━━ Provided text

Takei: He said that he respectfully disagrees with me and that if he created a new gay character, it would be tokenism because audiences would just see that character as “the gay character”.

Me: And what did he say about Mr. Gene Roddenberry?

Takei: He said…

The viewing audience weren’t open-minded enough at the time and it must have forced Roddenberry to modulate his innovation. His mantra was always ‘infinite diversity in infinite combinations’. If he could have explored Sulu’s sexuality with George, he no doubt would have.

Me: Your Honor. Members of the jury. I did not use Mr. Takei’s predicament as Exhibit E, because I felt it was better to hear the victim tell his story in his own words. And it’s this recent incident that convinces me that Mr. Pegg should be found guilty.

━━━━
━━ Provided records

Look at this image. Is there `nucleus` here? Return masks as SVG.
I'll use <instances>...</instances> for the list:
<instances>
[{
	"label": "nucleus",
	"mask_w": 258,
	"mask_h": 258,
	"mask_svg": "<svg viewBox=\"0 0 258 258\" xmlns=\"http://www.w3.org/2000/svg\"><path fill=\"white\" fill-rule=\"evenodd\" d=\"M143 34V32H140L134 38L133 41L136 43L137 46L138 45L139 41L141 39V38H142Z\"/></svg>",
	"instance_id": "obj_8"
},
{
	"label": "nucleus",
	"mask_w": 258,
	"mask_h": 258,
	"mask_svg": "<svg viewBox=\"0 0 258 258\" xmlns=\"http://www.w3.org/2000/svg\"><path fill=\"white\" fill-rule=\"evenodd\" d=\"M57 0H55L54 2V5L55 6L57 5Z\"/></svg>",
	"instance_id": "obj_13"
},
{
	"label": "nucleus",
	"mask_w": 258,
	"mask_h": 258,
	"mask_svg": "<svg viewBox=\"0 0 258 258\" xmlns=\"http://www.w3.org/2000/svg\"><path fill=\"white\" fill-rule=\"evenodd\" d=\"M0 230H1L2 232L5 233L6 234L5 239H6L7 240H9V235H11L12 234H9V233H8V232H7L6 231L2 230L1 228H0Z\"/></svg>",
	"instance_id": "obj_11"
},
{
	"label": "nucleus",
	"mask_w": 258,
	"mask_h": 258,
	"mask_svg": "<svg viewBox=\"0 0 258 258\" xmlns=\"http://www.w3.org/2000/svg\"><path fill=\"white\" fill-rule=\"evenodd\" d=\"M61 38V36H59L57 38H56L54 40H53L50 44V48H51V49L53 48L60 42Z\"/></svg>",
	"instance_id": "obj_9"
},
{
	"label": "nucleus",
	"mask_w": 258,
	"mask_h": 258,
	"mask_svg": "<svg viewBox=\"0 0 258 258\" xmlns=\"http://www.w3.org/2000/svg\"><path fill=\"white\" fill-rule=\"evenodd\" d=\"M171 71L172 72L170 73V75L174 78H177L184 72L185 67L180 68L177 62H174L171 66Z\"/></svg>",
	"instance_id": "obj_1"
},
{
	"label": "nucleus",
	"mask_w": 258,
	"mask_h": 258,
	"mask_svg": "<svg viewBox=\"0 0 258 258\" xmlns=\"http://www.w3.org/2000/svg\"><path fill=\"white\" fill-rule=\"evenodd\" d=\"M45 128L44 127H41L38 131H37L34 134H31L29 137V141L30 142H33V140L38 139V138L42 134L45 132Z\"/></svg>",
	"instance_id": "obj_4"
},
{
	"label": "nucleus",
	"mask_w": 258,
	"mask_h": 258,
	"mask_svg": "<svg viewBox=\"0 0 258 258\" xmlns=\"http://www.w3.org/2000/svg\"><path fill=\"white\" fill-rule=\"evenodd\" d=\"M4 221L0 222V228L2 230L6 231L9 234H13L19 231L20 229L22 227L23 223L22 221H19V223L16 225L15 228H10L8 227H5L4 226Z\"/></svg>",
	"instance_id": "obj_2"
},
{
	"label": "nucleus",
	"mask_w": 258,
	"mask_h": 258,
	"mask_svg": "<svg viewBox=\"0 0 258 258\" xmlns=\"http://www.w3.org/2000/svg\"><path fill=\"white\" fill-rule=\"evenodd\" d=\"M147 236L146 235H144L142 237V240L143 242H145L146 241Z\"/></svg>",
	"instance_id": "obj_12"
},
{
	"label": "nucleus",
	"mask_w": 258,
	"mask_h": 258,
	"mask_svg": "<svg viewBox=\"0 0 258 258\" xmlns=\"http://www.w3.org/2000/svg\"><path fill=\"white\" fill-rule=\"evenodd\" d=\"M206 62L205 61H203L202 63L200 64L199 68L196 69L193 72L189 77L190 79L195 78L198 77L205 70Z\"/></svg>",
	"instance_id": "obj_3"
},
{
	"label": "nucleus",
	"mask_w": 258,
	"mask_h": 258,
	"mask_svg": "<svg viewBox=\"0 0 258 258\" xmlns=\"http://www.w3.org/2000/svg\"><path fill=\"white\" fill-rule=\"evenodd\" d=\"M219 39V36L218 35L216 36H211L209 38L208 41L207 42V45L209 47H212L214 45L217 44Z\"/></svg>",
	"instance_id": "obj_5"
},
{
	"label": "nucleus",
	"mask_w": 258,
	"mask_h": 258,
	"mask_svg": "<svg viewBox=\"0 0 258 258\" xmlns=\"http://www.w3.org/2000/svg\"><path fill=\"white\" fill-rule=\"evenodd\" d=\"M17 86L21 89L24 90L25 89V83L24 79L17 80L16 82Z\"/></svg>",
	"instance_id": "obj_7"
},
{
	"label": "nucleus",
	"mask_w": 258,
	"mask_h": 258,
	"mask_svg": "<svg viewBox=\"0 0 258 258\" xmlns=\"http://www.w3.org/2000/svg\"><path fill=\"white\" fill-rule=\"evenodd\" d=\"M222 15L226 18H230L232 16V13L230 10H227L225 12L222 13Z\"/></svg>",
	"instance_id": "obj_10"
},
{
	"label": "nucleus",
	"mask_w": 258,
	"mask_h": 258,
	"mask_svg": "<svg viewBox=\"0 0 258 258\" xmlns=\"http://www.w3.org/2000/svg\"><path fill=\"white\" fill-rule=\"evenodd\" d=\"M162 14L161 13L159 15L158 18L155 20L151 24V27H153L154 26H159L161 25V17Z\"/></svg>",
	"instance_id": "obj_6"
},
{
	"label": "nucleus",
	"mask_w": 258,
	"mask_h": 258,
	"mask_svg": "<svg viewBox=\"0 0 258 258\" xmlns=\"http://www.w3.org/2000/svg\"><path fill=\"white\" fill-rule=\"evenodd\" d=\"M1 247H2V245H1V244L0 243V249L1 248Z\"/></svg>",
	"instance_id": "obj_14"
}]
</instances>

━━━━

_Task details:_ Return the portion of the text about George Takei and Sulu between "The viewing audience" and "be found guilty.", inclusive, copied word for word.

_Your solution:_
The viewing audience weren’t open-minded enough at the time and it must have forced Roddenberry to modulate his innovation. His mantra was always ‘infinite diversity in infinite combinations’. If he could have explored Sulu’s sexuality with George, he no doubt would have.

Me: Your Honor. Members of the jury. I did not use Mr. Takei’s predicament as Exhibit E, because I felt it was better to hear the victim tell his story in his own words. And it’s this recent incident that convinces me that Mr. Pegg should be found guilty.